While I don’t like believing people want to put me in that situation, it happens, and sometimes more often than I care to admit. I always leave wondering why I let myself into those situations, why didn’t I leave sooner? Typically the answer is, “They don’t really mean it; they’re my friends. They wouldn’t knowingly do that do me…. right?”

Unfortunately, I’ve been on the other side too. I’ve been in places where I make inside jokes around people who don’t know them, and then avoid giving an explanation. Usually it’s because I’m tired, or the story behind the joke is too long to explain, or I just don’t feel like it. I hate myself for it every single time.

That’s why I always make the effort to include the people around me, and make sure they know they are welcome in the group. Cliques bother me, there’s something not natural about them. They’re like a slap in the face; you think you’re welcome and then through people’s mannerisms you realize you’re not. It doesn’t make sense, but it’s something we do anyways. I even don’t like the term “best friend” because it sounds so exclusive, like no one else can be there for me ever in my entire life, so don’t even try. To me, the term “best friend” can be substituted for “closest friend,” because it’s a more honest representation.

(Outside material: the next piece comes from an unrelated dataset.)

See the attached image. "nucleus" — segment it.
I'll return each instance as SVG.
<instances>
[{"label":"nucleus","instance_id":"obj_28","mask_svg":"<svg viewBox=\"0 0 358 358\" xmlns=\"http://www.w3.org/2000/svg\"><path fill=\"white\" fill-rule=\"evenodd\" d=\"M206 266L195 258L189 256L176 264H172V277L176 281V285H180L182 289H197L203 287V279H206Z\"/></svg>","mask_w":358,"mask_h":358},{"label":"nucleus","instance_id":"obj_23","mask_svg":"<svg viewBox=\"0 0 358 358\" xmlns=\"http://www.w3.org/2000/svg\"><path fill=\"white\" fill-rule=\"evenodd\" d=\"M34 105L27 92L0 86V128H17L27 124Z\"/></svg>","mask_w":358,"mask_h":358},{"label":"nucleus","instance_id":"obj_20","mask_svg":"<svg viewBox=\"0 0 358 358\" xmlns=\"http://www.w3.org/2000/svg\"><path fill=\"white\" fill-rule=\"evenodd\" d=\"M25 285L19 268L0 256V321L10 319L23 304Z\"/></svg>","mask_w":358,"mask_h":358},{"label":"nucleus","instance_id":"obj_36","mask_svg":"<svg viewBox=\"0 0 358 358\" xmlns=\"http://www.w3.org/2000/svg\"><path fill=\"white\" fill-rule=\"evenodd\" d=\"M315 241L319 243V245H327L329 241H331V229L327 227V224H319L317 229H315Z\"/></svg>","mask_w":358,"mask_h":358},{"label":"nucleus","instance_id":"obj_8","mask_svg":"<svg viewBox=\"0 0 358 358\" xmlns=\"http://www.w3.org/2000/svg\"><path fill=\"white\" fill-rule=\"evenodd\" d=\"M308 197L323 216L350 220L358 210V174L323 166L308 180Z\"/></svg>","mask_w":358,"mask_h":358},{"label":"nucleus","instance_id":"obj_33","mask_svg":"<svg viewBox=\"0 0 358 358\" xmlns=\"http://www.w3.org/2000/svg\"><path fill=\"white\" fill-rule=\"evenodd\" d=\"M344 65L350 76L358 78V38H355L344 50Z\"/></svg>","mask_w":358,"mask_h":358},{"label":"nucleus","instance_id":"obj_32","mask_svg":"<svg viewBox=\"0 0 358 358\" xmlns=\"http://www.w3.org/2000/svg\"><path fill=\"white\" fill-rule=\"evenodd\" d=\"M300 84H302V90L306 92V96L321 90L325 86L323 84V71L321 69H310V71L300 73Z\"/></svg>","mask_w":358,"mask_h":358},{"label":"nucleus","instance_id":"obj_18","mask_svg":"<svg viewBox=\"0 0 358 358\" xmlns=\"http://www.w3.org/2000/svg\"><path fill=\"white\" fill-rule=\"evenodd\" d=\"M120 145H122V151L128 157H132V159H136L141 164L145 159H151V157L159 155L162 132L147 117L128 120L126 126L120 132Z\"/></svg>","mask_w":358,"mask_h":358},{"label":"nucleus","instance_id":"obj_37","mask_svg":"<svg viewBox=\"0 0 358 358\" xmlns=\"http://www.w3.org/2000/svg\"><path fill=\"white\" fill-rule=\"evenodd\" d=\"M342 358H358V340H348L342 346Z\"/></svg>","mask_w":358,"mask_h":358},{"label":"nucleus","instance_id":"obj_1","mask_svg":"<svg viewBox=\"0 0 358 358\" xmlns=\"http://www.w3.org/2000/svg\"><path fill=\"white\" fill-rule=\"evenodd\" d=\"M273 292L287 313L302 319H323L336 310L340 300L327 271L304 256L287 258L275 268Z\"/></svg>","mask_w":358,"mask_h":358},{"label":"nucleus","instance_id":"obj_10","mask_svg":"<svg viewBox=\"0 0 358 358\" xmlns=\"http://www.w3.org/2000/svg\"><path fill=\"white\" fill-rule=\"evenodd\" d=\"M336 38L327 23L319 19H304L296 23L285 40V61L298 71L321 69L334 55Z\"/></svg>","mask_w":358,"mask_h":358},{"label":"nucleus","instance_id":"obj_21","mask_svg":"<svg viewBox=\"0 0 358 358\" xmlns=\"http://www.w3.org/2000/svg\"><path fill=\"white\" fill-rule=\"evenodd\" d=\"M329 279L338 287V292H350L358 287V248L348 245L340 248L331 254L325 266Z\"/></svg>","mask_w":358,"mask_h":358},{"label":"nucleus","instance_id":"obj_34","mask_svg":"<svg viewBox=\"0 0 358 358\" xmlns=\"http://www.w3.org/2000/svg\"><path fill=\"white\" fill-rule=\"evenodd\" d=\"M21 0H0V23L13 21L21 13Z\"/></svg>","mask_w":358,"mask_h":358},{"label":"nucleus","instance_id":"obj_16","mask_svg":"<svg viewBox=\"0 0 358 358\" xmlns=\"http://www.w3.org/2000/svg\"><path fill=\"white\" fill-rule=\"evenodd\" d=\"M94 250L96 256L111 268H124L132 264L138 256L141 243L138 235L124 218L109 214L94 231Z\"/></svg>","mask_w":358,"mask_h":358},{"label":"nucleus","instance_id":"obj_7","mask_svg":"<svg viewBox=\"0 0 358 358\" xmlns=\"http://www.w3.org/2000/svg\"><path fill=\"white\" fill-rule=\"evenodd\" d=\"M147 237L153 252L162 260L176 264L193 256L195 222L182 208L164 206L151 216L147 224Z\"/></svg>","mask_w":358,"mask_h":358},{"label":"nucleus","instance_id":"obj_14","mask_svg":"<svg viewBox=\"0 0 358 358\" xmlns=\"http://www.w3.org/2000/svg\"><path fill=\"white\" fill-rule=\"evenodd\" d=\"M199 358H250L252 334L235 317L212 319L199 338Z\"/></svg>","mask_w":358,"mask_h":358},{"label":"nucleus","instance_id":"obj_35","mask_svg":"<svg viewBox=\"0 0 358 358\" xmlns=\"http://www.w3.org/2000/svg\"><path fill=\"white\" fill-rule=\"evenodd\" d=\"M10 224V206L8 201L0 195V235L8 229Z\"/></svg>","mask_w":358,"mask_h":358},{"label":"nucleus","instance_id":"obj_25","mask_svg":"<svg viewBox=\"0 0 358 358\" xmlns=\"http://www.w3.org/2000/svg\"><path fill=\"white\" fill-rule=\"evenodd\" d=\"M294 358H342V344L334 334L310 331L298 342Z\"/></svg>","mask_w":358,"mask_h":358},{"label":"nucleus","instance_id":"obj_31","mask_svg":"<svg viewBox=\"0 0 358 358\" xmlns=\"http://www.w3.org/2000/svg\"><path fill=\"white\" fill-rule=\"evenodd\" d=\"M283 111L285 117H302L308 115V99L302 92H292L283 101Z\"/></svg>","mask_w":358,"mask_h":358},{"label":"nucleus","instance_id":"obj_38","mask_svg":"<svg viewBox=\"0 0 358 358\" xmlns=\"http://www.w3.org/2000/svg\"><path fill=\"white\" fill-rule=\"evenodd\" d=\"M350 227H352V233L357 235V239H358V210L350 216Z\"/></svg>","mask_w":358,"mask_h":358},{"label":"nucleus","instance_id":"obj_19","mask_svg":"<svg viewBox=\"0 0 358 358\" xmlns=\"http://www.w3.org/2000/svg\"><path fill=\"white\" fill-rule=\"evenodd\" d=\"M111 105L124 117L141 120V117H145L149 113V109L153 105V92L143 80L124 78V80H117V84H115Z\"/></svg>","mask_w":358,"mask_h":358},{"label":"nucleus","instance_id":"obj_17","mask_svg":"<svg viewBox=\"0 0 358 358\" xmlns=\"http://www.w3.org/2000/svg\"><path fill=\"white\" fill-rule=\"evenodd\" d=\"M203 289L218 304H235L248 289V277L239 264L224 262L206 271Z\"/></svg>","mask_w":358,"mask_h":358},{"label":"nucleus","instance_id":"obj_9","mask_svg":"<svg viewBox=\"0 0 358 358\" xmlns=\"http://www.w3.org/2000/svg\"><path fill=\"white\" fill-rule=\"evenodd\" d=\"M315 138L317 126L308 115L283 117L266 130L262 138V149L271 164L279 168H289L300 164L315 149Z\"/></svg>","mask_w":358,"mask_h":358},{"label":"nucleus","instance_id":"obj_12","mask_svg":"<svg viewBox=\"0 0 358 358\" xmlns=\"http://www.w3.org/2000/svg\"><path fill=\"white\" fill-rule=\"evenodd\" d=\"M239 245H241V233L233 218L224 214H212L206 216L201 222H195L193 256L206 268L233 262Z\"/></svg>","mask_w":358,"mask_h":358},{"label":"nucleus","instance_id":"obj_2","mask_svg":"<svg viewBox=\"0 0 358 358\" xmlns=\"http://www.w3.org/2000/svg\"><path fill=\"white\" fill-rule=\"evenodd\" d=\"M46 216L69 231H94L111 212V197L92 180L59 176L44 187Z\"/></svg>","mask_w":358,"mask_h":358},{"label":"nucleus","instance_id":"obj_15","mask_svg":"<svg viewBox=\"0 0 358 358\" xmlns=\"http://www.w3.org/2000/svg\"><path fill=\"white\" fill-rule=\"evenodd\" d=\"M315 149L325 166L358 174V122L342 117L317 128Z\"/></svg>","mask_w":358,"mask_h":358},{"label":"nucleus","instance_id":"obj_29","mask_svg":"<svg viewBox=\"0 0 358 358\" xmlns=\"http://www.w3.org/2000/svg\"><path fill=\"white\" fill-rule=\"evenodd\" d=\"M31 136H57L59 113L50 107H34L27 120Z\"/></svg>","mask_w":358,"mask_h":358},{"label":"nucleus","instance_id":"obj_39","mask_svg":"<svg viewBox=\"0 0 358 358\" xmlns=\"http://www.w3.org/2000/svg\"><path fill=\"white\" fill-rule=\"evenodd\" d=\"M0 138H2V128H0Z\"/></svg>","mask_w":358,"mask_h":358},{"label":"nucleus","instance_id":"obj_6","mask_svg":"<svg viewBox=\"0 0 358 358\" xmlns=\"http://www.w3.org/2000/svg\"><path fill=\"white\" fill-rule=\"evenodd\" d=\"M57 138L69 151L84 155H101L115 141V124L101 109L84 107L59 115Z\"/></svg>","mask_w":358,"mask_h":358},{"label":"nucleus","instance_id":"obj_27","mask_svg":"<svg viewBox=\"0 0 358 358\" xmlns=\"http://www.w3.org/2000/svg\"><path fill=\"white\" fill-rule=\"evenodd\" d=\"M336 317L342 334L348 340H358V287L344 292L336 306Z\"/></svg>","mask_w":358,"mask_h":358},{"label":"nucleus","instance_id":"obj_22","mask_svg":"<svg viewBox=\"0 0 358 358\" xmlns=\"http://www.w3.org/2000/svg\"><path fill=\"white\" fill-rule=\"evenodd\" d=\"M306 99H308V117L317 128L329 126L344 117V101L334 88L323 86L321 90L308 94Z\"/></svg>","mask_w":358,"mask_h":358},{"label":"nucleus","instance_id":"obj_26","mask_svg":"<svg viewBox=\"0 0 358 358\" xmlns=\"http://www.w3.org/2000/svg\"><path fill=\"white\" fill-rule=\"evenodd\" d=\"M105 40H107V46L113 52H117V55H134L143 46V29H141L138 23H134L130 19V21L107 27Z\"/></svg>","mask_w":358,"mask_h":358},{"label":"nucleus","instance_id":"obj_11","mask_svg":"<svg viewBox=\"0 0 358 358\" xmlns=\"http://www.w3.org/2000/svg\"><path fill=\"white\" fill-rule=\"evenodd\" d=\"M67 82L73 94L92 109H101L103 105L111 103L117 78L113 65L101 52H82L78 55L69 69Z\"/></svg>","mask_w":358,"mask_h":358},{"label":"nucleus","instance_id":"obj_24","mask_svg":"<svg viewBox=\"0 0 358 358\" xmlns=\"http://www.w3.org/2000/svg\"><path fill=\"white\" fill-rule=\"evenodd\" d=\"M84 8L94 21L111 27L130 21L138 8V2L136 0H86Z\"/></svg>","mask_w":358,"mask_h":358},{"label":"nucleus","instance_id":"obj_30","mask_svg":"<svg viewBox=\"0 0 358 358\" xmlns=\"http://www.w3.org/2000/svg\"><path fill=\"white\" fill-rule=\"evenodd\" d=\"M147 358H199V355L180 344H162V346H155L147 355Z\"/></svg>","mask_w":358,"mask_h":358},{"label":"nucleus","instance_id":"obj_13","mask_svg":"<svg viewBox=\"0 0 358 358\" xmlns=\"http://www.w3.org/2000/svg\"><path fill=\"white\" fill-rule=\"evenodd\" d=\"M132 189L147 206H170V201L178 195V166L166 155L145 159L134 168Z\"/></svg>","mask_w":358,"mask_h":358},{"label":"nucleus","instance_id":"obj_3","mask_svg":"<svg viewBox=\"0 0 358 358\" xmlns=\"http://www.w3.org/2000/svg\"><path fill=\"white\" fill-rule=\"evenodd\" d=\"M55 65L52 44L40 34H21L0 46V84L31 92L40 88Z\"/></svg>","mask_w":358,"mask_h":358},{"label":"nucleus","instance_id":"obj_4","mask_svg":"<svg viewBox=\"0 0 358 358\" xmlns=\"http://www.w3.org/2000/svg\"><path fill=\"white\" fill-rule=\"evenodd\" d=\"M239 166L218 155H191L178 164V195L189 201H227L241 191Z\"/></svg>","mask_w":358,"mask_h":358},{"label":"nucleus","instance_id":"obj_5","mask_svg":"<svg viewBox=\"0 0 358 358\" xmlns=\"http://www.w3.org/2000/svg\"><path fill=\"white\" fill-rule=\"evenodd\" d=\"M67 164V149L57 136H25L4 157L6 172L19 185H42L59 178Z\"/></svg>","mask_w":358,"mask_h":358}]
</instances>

I have two rules for myself: 1) If I don’t want to explain an inside joke, I don’t say it. 2) If I’m with a group of friends, and a close friend is there too, I will not focus only on my closest friend and shut the others out. I will include them in the conversation no matter what.

Those rules sound like no brainers, but sometimes I forget them. Sometimes I’m not in the mood to obey, which is wrong and I’m sorry for breaking them. However, I always remember the feeling of being on the outside, of wanting to be included and get to know the people I’m with and never given the chance to be a friend. That makes me want to make a friend and let them know someone is interested in their life, even if it’s for one conversation.

In my own life, I am beginning to realize that I do not have to be a third wheel. I do not have to put myself into situations where I feel left out and alone. I am important. I don’t have to live in “Third-Wheel Land” anymore. Yes, it will be hard but I know it is worth it.

So to the people who think they’re a third wheel, find me and tell me. I will be your friend.